→ Brief:
Shorten the paragraph of the article on the COVID-19 antibody cocktail that begins "The team of researchers sequenced," keeping its main facts.

→ Source document:
##############################

Tel Aviv University researchers developed the treatment to block the coronavirus’ progression.
By Yakir Benzion, United With Israel
Move over, Mr. President, Israeli researchers say their new antibody cocktail to treat and prevent COVID-19 may be more effective that the treatment taken by Donald Trump after he came down with the coronavirus.
Scientists at Tel Aviv University (TAU) developed the treatment that they say uses natural antibodies that remain stable in the blood.
“Since the antibodies are natural and remain stable in the blood, one injection can protect against COVID-19 for several weeks, or even several months,” said Dr. Natalia Freund of the Faculty of Medicine.
“Our vision is that in the future, the cocktail will be used to treat COVID-19 patients – like the experimental cocktail administered to U.S. President Trump, or as a preventive measure for high-risk populations and medical personnel – until the much-awaited vaccine finally arrives,” Freund said. “This cocktail was developed naturally by the patients’ immune systems, which means that it is probably safe for use.”
The university said the antibody cocktail will be tested in clinical trials over the next few months. TAU has submitted a patent application for the antibodies discovered by the researchers.
The team of researchers sequenced thousands of different antibodies and filtered them down to isolate six specific antibodies that were derived from the blood plasma of two seriously ill patients who had been hospitalized with coronavirus.
It turns out that the body’s ability to neutralize COVID-19 derives from more than one type of antibody, so that when several antibodies simultaneously attack the virus, the cocktail is effective in neutralizing the coronavirus.
Because it’s early in the pandemic, the researchers found that so far a medical cocktail formed from the combination of three specific antibodies at once successfully provides immunity for up to several months.
They may have also stumbled on a key reason why some people have been infected more than once.
“Only a small portion of the mildly ill participants developed neutralizing antibodies, and some developed no antibodies whatsoever,” Freund said. “Thus, we may assume that people who were infected but remained asymptomatic or developed very mild symptoms may possibly contract the disease a second time. The blood of all severely ill patients, on the other hand, contained neutralizing antibodies that will probably protect them from reinfection.”

##############################

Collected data

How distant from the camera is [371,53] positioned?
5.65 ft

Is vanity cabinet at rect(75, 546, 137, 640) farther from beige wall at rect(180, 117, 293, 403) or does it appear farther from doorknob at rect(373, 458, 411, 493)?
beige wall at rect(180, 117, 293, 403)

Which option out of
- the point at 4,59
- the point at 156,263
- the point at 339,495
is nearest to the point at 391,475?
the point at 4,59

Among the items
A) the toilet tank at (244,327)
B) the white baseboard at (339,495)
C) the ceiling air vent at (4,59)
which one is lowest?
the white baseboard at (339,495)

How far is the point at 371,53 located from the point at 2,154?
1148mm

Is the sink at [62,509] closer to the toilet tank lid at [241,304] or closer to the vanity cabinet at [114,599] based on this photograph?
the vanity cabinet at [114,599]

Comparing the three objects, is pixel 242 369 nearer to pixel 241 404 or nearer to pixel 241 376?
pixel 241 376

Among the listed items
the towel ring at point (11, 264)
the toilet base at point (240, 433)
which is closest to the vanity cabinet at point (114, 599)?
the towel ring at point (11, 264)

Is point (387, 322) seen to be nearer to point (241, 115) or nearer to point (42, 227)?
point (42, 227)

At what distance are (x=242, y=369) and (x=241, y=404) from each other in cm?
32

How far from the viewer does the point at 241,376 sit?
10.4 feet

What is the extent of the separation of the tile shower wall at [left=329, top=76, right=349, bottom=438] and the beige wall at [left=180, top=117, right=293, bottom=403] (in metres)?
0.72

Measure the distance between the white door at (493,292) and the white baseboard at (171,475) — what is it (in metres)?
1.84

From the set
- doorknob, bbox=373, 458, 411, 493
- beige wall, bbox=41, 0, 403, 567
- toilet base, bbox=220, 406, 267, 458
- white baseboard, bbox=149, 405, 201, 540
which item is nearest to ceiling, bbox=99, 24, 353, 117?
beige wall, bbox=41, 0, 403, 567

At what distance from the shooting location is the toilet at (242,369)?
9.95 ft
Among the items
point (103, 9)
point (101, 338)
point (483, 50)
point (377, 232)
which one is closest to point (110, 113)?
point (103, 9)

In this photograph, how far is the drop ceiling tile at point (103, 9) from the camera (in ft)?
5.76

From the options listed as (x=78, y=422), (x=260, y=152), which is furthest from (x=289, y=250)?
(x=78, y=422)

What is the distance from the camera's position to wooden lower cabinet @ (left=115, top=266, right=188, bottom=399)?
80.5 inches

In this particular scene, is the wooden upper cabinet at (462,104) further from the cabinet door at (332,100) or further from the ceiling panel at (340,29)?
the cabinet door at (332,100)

##############################

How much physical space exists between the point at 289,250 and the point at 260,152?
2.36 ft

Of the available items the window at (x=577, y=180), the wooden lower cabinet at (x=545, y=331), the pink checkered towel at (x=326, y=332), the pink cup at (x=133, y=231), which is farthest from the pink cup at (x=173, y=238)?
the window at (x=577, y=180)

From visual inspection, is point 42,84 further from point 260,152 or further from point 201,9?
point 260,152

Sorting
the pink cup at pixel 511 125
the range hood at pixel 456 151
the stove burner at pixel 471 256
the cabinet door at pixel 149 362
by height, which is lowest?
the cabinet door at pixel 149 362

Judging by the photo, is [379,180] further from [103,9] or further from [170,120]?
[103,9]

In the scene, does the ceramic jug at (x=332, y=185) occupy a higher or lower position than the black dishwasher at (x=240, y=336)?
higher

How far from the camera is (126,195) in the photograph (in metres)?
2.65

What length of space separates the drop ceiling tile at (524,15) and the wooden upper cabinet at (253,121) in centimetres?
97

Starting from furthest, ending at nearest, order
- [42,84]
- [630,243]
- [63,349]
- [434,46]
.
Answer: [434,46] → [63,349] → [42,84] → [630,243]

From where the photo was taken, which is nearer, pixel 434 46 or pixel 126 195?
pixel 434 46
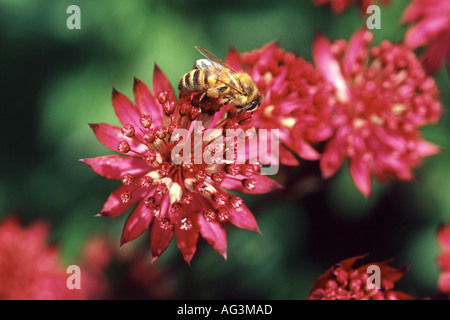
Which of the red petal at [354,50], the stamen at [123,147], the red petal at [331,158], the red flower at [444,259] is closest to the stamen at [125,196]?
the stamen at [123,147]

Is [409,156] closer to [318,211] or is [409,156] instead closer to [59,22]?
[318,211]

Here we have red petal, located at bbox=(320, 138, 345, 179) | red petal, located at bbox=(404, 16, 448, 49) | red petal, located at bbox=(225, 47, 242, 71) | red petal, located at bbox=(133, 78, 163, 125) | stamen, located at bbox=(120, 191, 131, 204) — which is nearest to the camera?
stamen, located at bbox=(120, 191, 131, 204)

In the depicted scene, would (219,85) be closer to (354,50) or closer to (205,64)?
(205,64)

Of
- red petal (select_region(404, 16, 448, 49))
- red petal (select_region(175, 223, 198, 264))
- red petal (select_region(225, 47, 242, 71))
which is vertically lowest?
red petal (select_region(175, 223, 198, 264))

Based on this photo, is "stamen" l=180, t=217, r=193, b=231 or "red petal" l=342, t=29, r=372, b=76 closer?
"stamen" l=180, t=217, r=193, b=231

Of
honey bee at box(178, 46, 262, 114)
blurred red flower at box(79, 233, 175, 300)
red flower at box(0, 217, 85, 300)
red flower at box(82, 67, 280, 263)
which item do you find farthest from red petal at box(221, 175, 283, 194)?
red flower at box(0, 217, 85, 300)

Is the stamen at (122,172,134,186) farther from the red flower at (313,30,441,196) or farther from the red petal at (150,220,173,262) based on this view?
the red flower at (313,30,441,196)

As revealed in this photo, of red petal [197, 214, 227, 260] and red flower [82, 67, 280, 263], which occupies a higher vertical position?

##############################

→ Answer to this task:
The researchers sequenced thousands of antibodies and narrowed them to six, taken from the blood plasma of two seriously ill patients hospitalized with coronavirus.